Bedtime and Other Rituals: Conclusion and Facing Fears at Bedtime

We have examined so many different aspects of an Orthodox Christian family’s bedtime routine. We discussed winding down together; reasons to read books (as well as suggestions of what books to read); scriptures to share together; learning about the saints together; singing together; and praying together before bed. If you have missed any in the series, you can find it in its entirety on our blog at https://orthodoxchristianparenting.wordpress.com/category/bedtime/.

We have come to the end of the series, but before we conclude, we wish to once more thank those of you who participated in our survey over the summer! Your myriad of ideas and suggestions were indispensable to us in this project. We are sure that your responses have been helpful to the rest of the community as well. Thank you for taking the time to share them!

To conclude our series, we will begin by offering the following meditation called “the Liturgy of Bedtime.” It reaffirms some of the things that we have discussed in prior posts. We also know from experience that nighttime can be a fearful time for children, so occasionally “the liturgy of bedtime” is still followed by children feeling afraid. Thus, we will also offer links to ideas of ways to help children face their nighttime fears. Speaking to our children about God and leading them to Him on their way to bed during the “bedtime liturgy” is the best way to begin to address nighttime fears.  
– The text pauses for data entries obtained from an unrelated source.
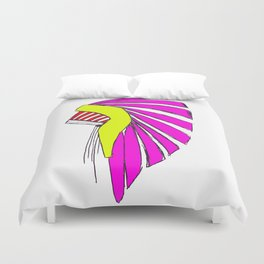 Indian in the Cupboard Duvet Cover
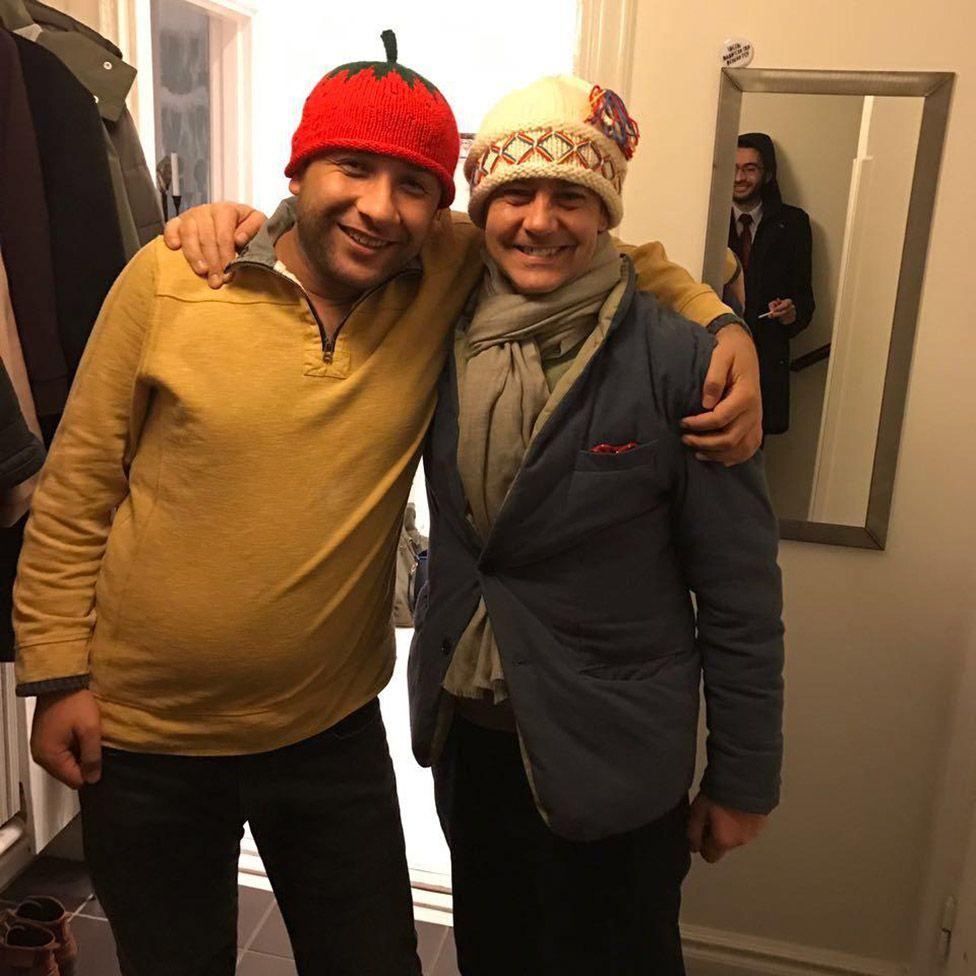 Raed Salah with James Le Mesurier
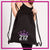 212 Elite Cheer Cinch Bag with Bling Logo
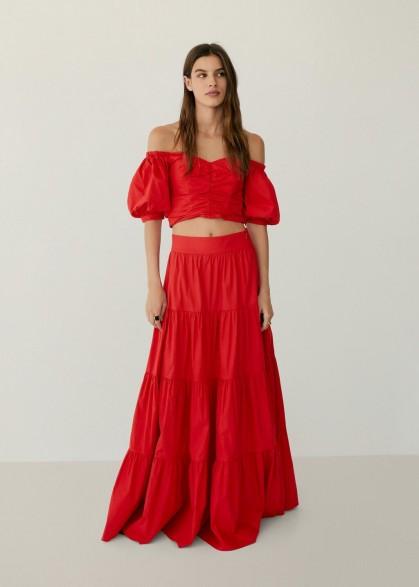 Mango TAFA Flared poplin skirt | red tiered maxi skirts
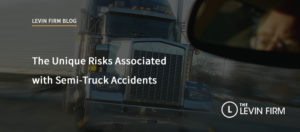 Semi Truck Accident Lawyer in PA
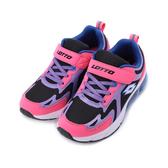 LOTTO LT20 氣墊跑鞋 紫桃 LT0AKR2257 大童鞋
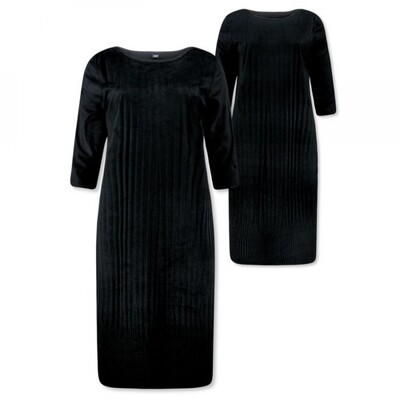 Lizzy & Coco Dress Cacy reversible black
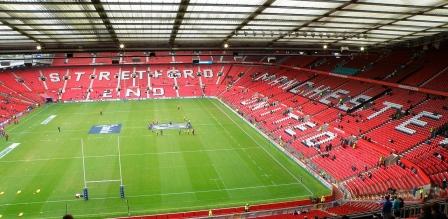 Old Trafford Stadyumu-1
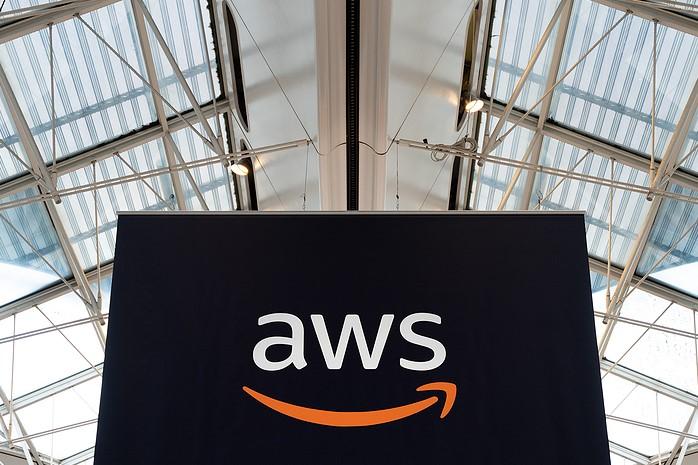 Riveter CEO and husband dispute FBI's seizure of their bank accounts in AWS kickback investigation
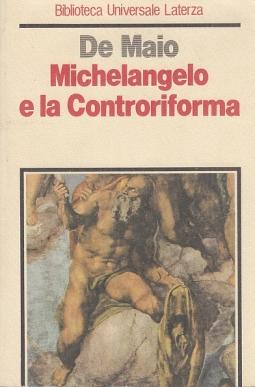 Michelangelo e la controriforma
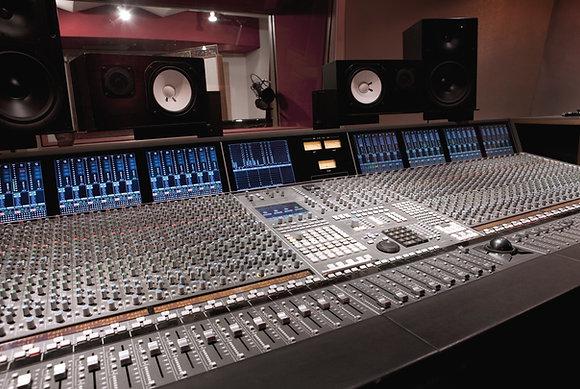 Forfait Mixage Mastering (1 titre)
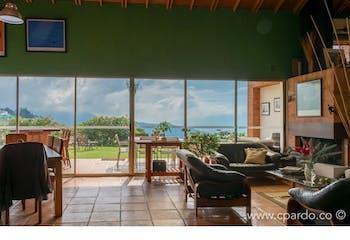 Casa en Envigado-Alto de Las Palmas Indiana, con 4 Habitaciones - 2188 mt2.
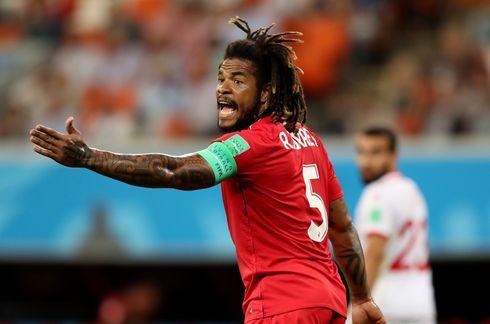 Panamas anfører får dopingkarantæne i MLS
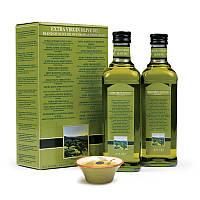 Оливковое масло Extra Virgin AMWAY  2 бутылки x 750 мл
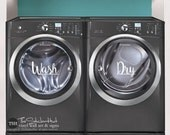 Wash Dry - Laundry Room Decor - Vinyl Lettering - Removeable - Washer Dryer Decor - Wall Art Words Text Door Sticker Decal 1889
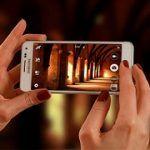 Las mejores alternativas para compartir videos en línea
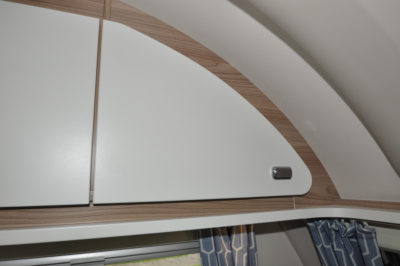 Swift Sprite Quattro EB cupboards
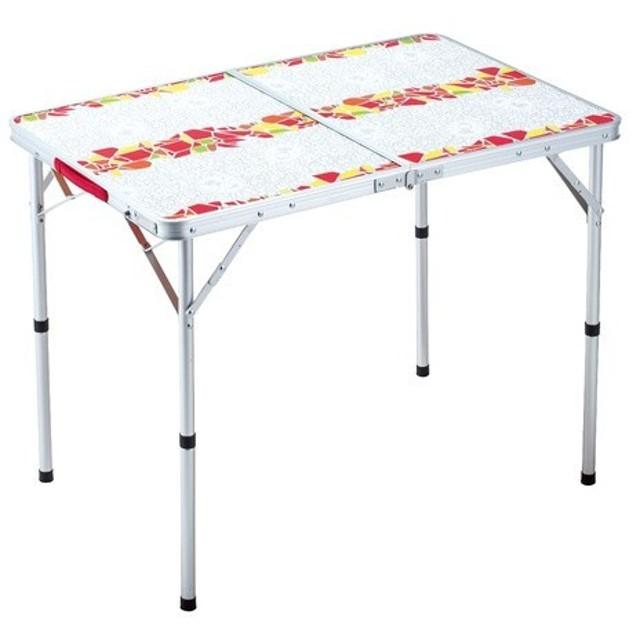 (セール)COLEMAN(コールマン)キャンプ用品 ファミリーテーブル フリップオーバーリビングテーブル/90 2000026748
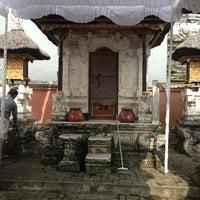 Photo taken at Pura Bingin by Wayan S. on 3/3/2013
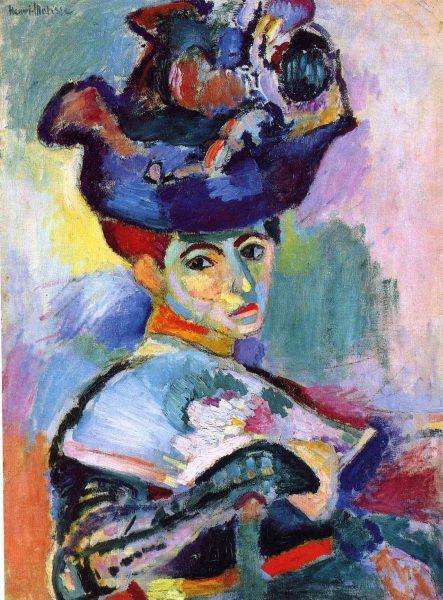 4. Матисс. Женщина в шляпе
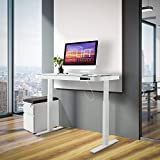 Seville Classics Airlift Electric Standing Desk with Drawer 2.4A USB Ports, 3 Memory Buttons, (Max. Height 47') Dual Motor Computer Table, Adjustable, Tempered Glass - White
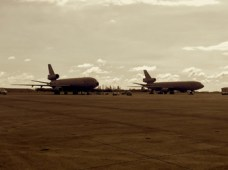 Two DC-10's
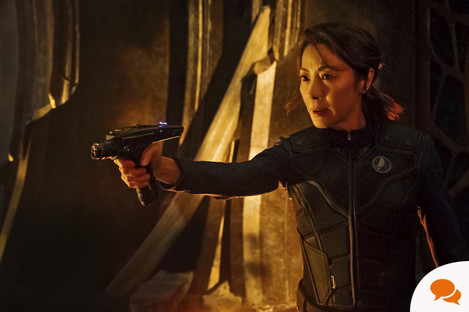 Michelle Yeoh as Captain Philippa Georgiou. Star Trek: Discovery. Photo cr: Jan Thijs © 2017 CBS Interactive. All Rights Reserved.
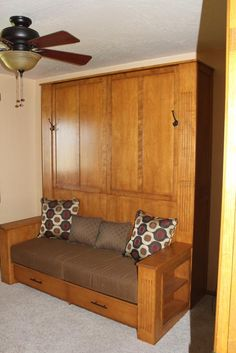Studio Apartment Murphy Bed fold down bed mechanism - side mount twin, perfect for small rooms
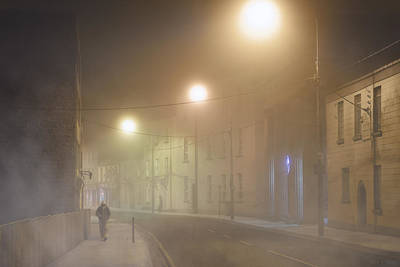 Irish Photograph - Streets Of Galway In A Fog by Mark E Tisdale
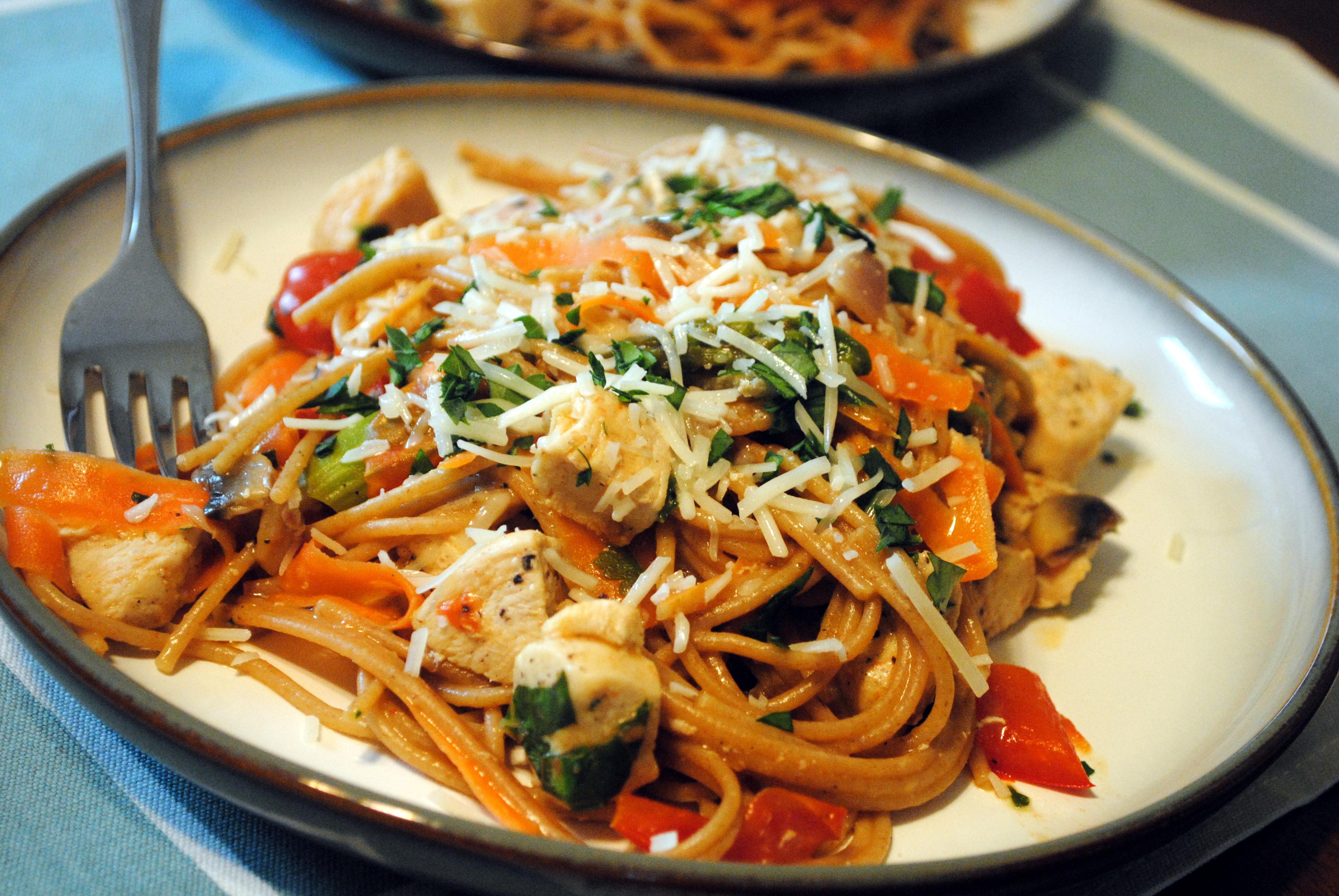 pasta primavera pasta primavera recipe ree pasta primavera with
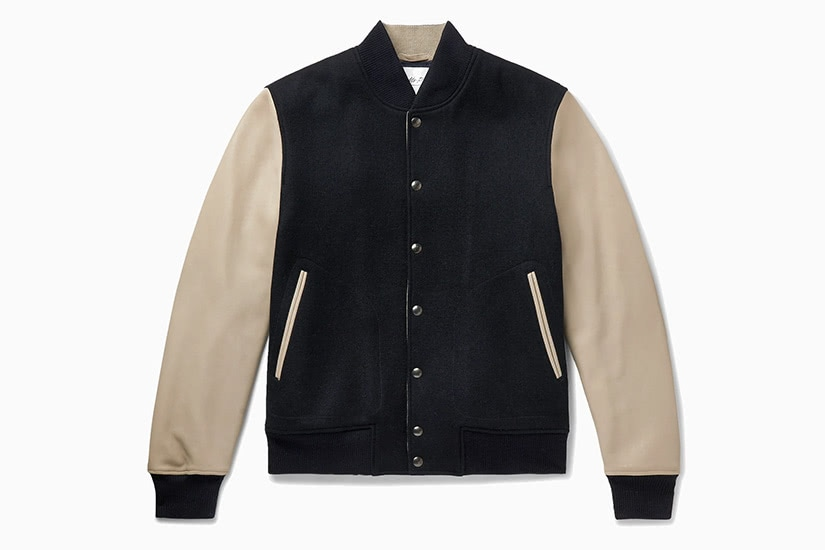 mr p best selling bomber jacket men - Luxe Digital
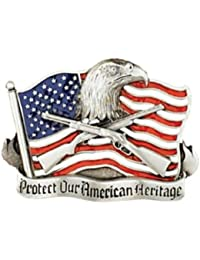"Boucle de ceinture country ""Protect Our American Heritage"" MADE IN USA # G-4027"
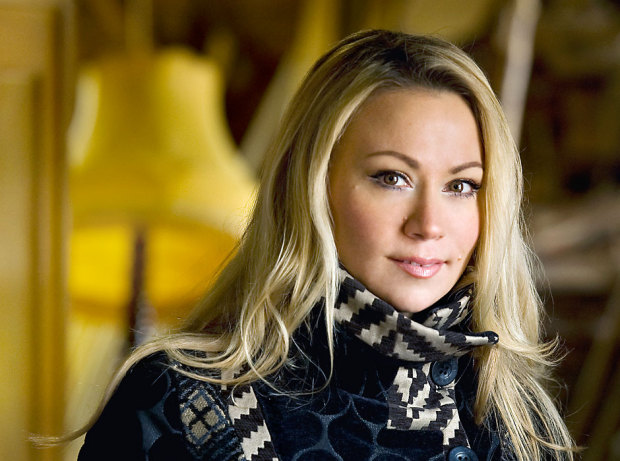 Anna Eriksson Pictures News Information From The Web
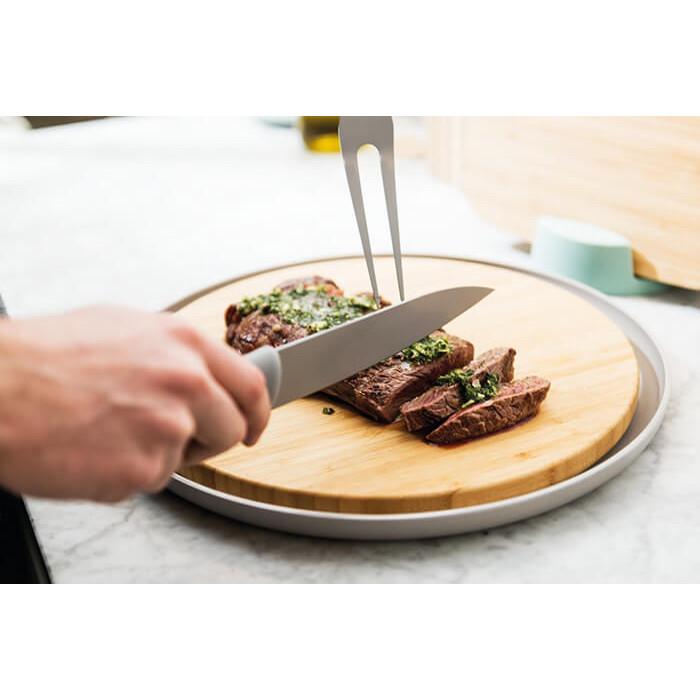 Нож разделочный Berghoff LEO с покрытием, 17 см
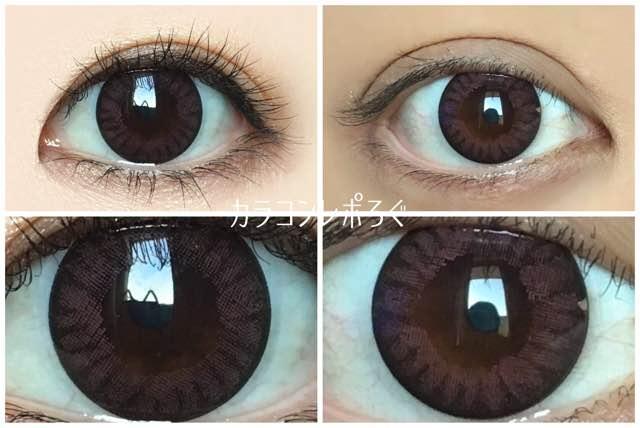 フェアリーワンデーフラワーピンク黒目と茶目発色の違い比較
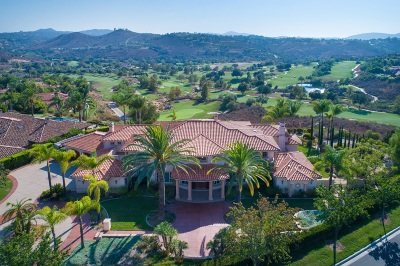 Poway Single Family Home For Sale: Old Coach Dr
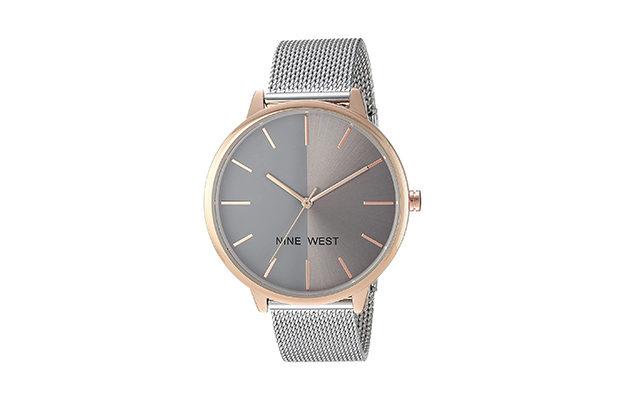 Nine West - Women's NW-1981 Sunray Dial Mesh Bracelet Watch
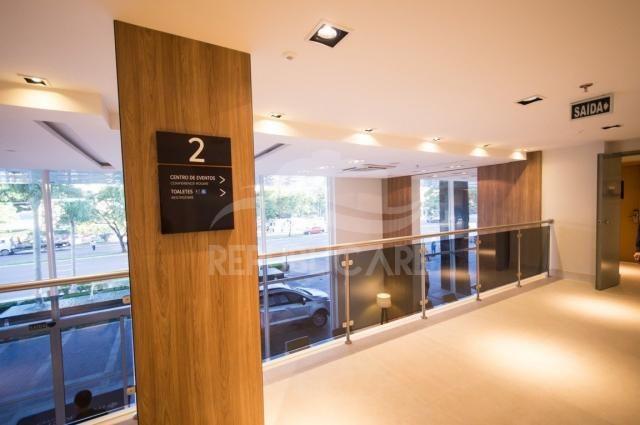 Loft à venda com 1 dormitórios em Cidade baixa, Porto alegre cod:RP5643 - Foto 15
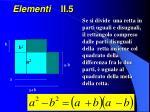 elementi ii 5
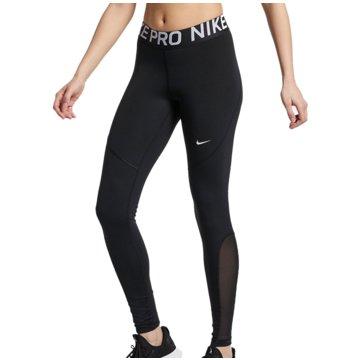 Nike TightsPro Tight Women schwarz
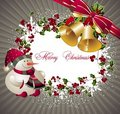 Merry Christmas background with bells and snowman Stock Photography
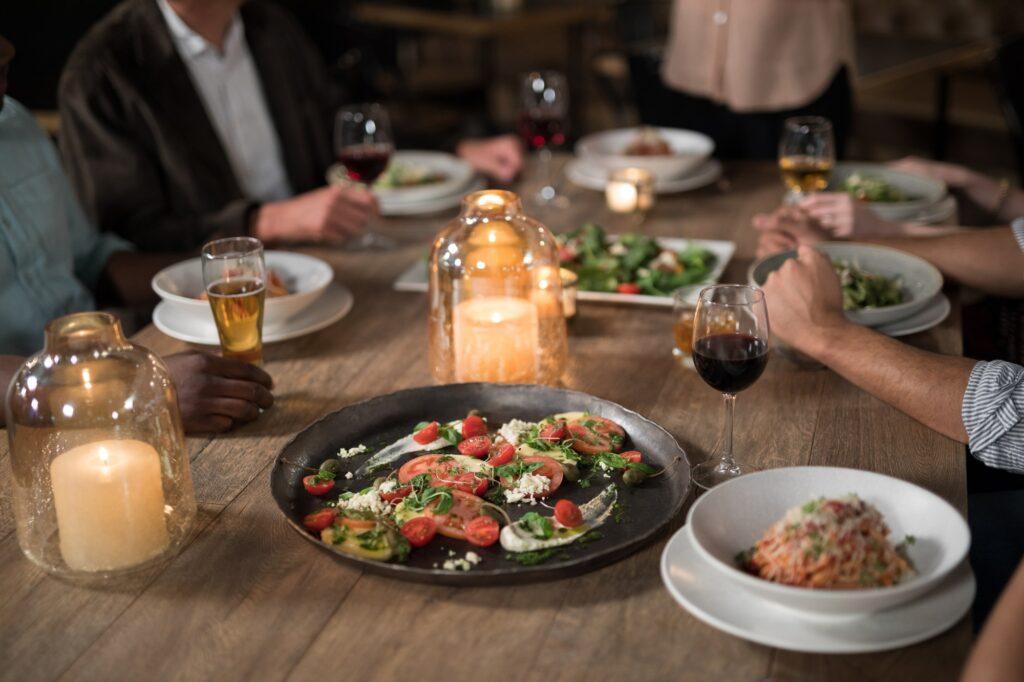 Friends dining in restaurant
May God grant you wisdom to know exactly what your children need at bedtime to help them relax and rest in the safety of God’s protection and the Theotokos’ watchful prayers. May He bless you as you then create and carry out that bedtime routine. May He grant peace to your children and great joy to you in the process. And may He have mercy on us all and save us. Amen.

“The Liturgy of Bedtime,” an excerpt from “Talking to Children About God”

By Dr. Albert Rossi, Ph.D.

Published originally in Orthodox Family Life,  Vol 2 Iss 3,

reprinted with permission (entire article can be found here: http://www.theologic.com/oflweb/inchurch/talkgod.htm)


One of the more regular times of “Letting the children come” to God is bedtime. Often stories and prayers at bedtime can be relaxed, non-competitive time with children. When everything is right, bedtime can be a time when the unconditional love of parent for child is almost tangible. Children are usually tired and sometimes less frenetic. It also goes without saying that some nights seem more like thinly veiled chaos. But, hopefully, most nights are more peaceful.


Going to sleep for children happens gracefully only within an elaborate ritual. This is the liturgy of going to sleep and is not totally unlike other liturgies. Father Alexander Schmemann spoke of the Eucharist beginning with the long ritual of getting dressed for Church and continuing through the trip to Church and all the beautiful liturgy preceding Communion. In a similar way, children go to sleep after intricate ceremony. This usually includes taking a bath, putting on pajamas, brushing their teeth, kissing everyone in the household goodnight, hearing a story, saying prayers, getting tucked in, and for little ones, a Linus blanket and Teddy for special security. This is the liturgy of bedtime. It’s a tender time, a loving time. It’s a rare and precious time. It’s a time to be close to each other and to God.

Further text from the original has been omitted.